▶ _READING TEXT_:
========================================

PP-PicoDet

April 18, 2023 · View on GitHub

PP-PicoDet

News

Released a new series of PP-PicoDet models: (2022.03.20)
- (1) It was used TAL/ETA Head and optimized PAN, which greatly improved the accuracy;
- (2) Moreover optimized CPU prediction speed, and the training speed is greatly improved;
- (3) The export model includes post-processing, and the prediction directly outputs the result, without secondary development, and the migration cost is lower.

We developed a series of lightweight models, named PP-PicoDet. Because of the excellent performance, our models are very suitable for deployment on mobile or CPU. For more details, please refer to our report on arXiv.

========================================

▶ _SET OF TASKS_:
a - Reproduce everything in the PP-PicoDet page from "- (1) It was" down to "report on arXiv.".
b - According to the PP-PicoDet page, on what date was the new series of PP-PicoDet models released?

▶ _RECORD EXCERPTS_:

========================================

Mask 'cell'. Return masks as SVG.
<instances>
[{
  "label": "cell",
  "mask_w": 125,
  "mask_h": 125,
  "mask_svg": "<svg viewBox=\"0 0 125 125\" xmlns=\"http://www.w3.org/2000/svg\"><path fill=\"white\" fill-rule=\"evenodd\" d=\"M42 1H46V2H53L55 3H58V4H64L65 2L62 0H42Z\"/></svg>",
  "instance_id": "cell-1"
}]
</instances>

========================================

▶ _RESULTS OF THE TASKS_:
a -
- (1) It was used TAL/ETA Head and optimized PAN, which greatly improved the accuracy;
- (2) Moreover optimized CPU prediction speed, and the training speed is greatly improved;
- (3) The export model includes post-processing, and the prediction directly outputs the result, without secondary development, and the migration cost is lower.

We developed a series of lightweight models, named PP-PicoDet. Because of the excellent performance, our models are very suitable for deployment on mobile or CPU. For more details, please refer to our report on arXiv.

b - 2022.03.20 (March 20, 2022)